The SAAF, the Museum and our Heritage.

Swartkop in the late 1940s: Spitfires and Harvards in the foreground, with Dakotas and then Venturas behind them. Note how bare the landscape was.

Heritage is a word which has many strings to its bow. Its meanings include birthright, inheritance, patrimony, bequest & estate, endowment, objectives & qualities, traditions & culture. Which means:

Our South Africa. Our SAAF. Our Museum. Our airbase. Our warbird.

The Imperial Gift was bestowed on South Africa at Swartkop when the Bessoneau hangars were erected. These were of canvas and wood construction, some of which had been used in World War One by the Royal Flying Corps on the western front in France. These were superseded with 16 steel hangars with concertina wooden folding doors, which heavy-duty steel doors have since replaced. The hangars you see today are some of those.

In 1947 a Ventura (6501) of 60 Sqn left Swartkop. It was to escort the incoming Spitfires from Egypt. Sadly, it crashed near Khartoum, killing all four crew and 11 Spitfire pilots. 53 Spitfires eventually arrived in South Africa by air route; some of these were damaged during the flights. But we know of no further casualties. Later, a further 83 Spitfires were delivered by sea.

Spitfire Project members share their heritage.

Two of our team members have strong connections with early South Africa and have contributed hundreds of hours to the Spitfire Restoration Project.

Vincent van Ryneveld:

Vincent has made an incredible contribution to the Project. He kindly donated a Project branded Gazebo and banners for air shows and events. Those who have visited our Gazebo at shows would have seen his Project-branded vehicle too!

Vincent is the Great Grandson of Sir Pierre van Ryneveld, the South African Air Force’s founding commander.

Sir Pierre was also an aviation pioneer who opened the air route from London to Cape Town with Quintin Brand, and his ceaseless efforts drove this development.

Van Ryneveld began his military career in the First World War, in which he served in the Royal Flying Corps and later the Royal Air Force. For his service in the war, Van Ryneveld was awarded the Distinguished Service Order and Military CrossMentioned in Despatches and presented with the French government’s Chevalier of the Legion of Honour.*

After the war, Prime Minister Jan Smuts called Van Ryneveld back to South Africa to set up the South African Air Force (SAAF). He flew back home, across Africa, in a Vickers Vimy – a pioneering feat for which he and his co-pilot Quintin Brand were both knighted.

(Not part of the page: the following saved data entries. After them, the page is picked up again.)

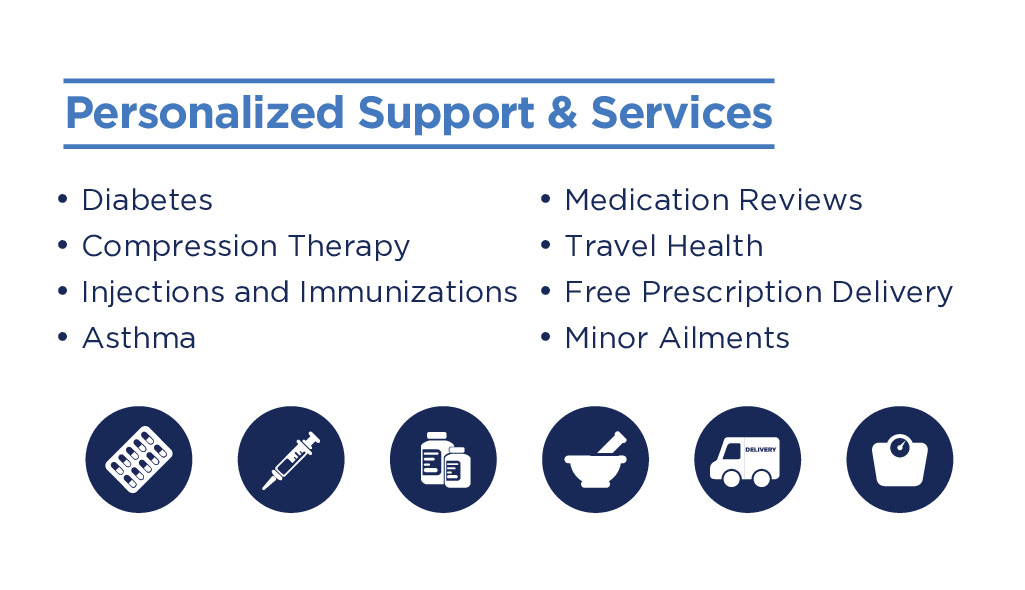 Personalized Support & Services

• Diabetes
• Compression Therapy
• Injections and Immunizations
• Asthma

• Medication Reviews
• Travel Health
• Free Prescription Delivery
• Minor Ailments

DELIVERY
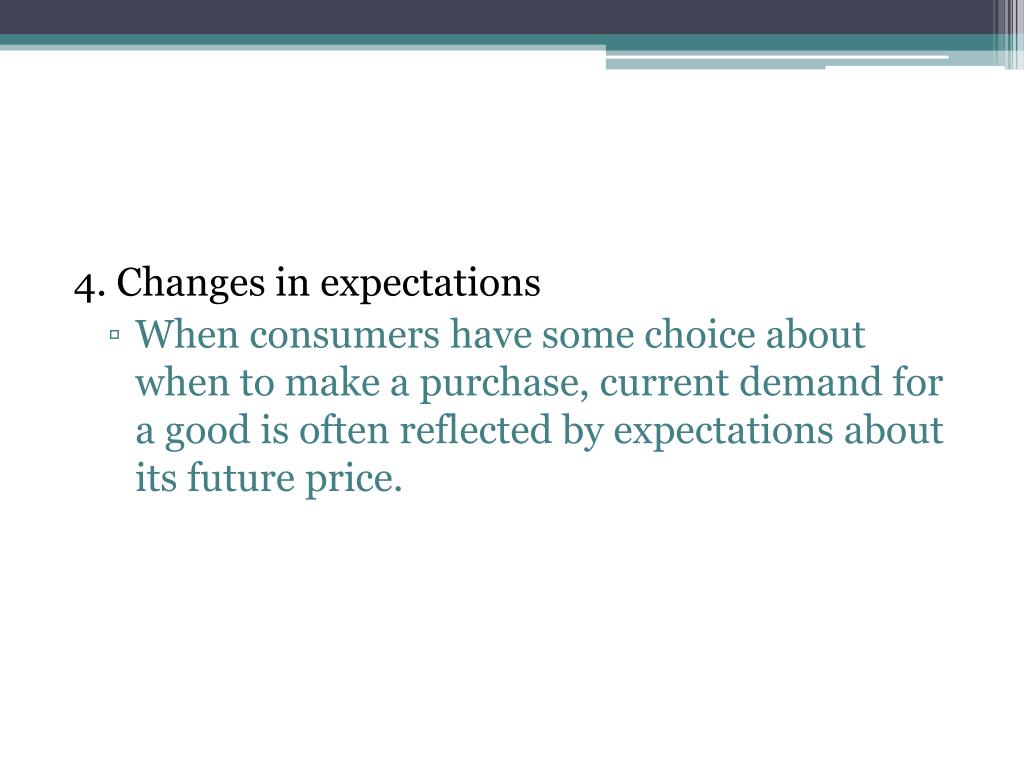 4. Changes in expectations

▫ When consumers have some choice about when to make a purchase, current demand for a good is often reflected by expectations about its future price.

(L-R) Lt Col van Ryneveld with First Lt Quintin Brand, February 1920, in front of Vickers Vimy Silver Queen, before their England to South Africa flight

Colonel van Ryneveld established the SAAF in 1920, and directed it until 1933, when he was promoted to Chief of the General Staff (CGS), in command of the Union Defence Forces. However, for the next four years the SAAF remained under Van Ryneveld’s direct control as no one was appointed as the Air Force’s director until 1937.

Van Ryneveld served as CGS for sixteen years, including the whole of the Second World War. He retired in 1949. 

(L-R) Lt Col van Ryneveld with First Lt Quintin Brand, February 1920, in front of Vickers Vimy Silver Queen, before their England to South Africa flight
Prime Minister, General Jan Smuts

The Spitfire Restoration Project Gazebo and banners which Vincent van Ryneveld donated. 

Don Sutton:

Our project manager Don, who now lives in Australia, has spent untold time and effort setting up our business structure to enable us to succeed with our project. His family are part of the Reitz dynasty, which included FW Reitz, a former president of the Orange Free State, and Denys Reitz, the famous Author and minister in the government of Jan Smuts.

Two family members served in the SAAF in World War Two, and a tragedy occurred at Barberton in 1952 when Lt. CM Denys Reitz, serving with 4Sqn SAAF, was killed in a flying accident.

President Reitz in top hat, to the left of President Kruger.